EXTRACT PROVIDED →
··········

[<prev] [next>] [<thread-prev] [day] [month] [year] [list]
Message-ID: <Z4prKEpIg7A5pjHQ@phenom.ffwll.local>
Date: Fri, 17 Jan 2025 15:37:28 +0100
From: Simona Vetter <simona.vetter@...ll.ch>
To: Jason Gunthorpe <jgg@...dia.com>
Cc: Christian König <christian.koenig@....com>,
Xu Yilun <yilun.xu@...ux.intel.com>, Christoph Hellwig <hch@....de>,
Leon Romanovsky <leonro@...dia.com>, kvm@...r.kernel.org,
dri-devel@...ts.freedesktop.org, linux-media@...r.kernel.org,
linaro-mm-sig@...ts.linaro.org, sumit.semwal@...aro.org,
pbonzini@...hat.com, seanjc@...gle.com, alex.williamson@...hat.com,
vivek.kasireddy@...el.com, dan.j.williams@...el.com, aik@....com,
yilun.xu@...el.com, linux-coco@...ts.linux.dev,
linux-kernel@...r.kernel.org, lukas@...ner.de, yan.y.zhao@...el.com,
leon@...nel.org, baolu.lu@...ux.intel.com, zhenzhong.duan@...el.com,
tao1.su@...el.com
Subject: Re: [RFC PATCH 01/12] dma-buf: Introduce dma_buf_get_pfn_unlocked()
kAPI
On Thu, Jan 16, 2025 at 12:07:47PM -0400, Jason Gunthorpe wrote:
> On Thu, Jan 16, 2025 at 04:13:13PM +0100, Christian König wrote:
> >> But this, fundamentally, is importers creating attachments and then
> >> *ignoring the lifetime rules of DMABUF*. If you created an attachment,
> >> got a move and *ignored the move* because you put the PFN in your own
> >> VMA, then you are not following the attachment lifetime rules!
> >
> > Move notify is solely for informing the importer that they need to
> > re-fresh their DMA mappings and eventually block for ongoing DMA to
> > end.
>
> I feel that it is a bit pedantic to say DMA and CPU are somehow
> different. The DMABUF API gives you a scatterlist, it is reasonable to
> say that move invalidates the entire scatterlist, CPU and DMA equally.
dma-buf doesn't even give you a scatterlist, there's dma-buf which truly
are just handles that are 100% device specific.
It really is the "everything is optional" interface. And yes we've had
endless amounts of fun where importers tried to peek behind the curtain,
largely because scatterlists didn't cleanly separate the dma_addr_t from
the struct page side of things. So I understand Christian's concerns here.
But that doesn't mean we cannot add another interface that does allow
importers to peek behind the curtiain. As long as we don't make a mess and
confuse importers, and ideally have compat functions so that existing
importers can deal with pfn exporters too it's all fine with me.
And I also don't see an issue with reasonable pfn semantics that would
prevent a generic mmap implementation on top of that, so that
dma_buf_mmap() just works for those. The mmu notifier pain is when you
consume mmaps/vma in a generic way, but implementing mmap with the current
dma_resv locking is dead easy. Unless I've missed something nonobvious and
just made a big fool of myself :-)

··········

SUPPLIED DATA →
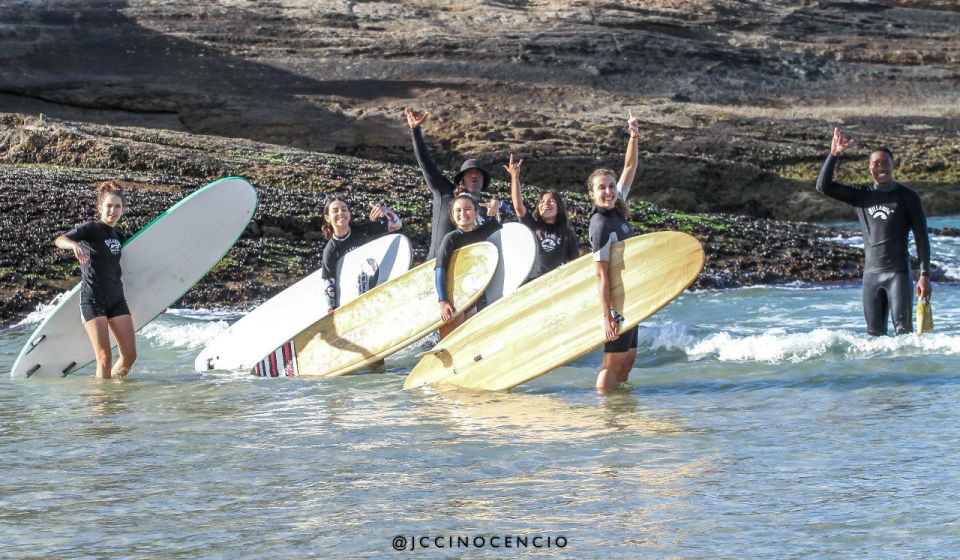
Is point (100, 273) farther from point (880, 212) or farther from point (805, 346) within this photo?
point (880, 212)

··········

Retype the passage of the dma-buf mailing-list message starting at "And I also don't" and ending at "of myself :-)", without altering a single character.

THE REPLY →
And I also don't see an issue with reasonable pfn semantics that would
prevent a generic mmap implementation on top of that, so that
dma_buf_mmap() just works for those. The mmu notifier pain is when you
consume mmaps/vma in a generic way, but implementing mmap with the current
dma_resv locking is dead easy. Unless I've missed something nonobvious and
just made a big fool of myself :-)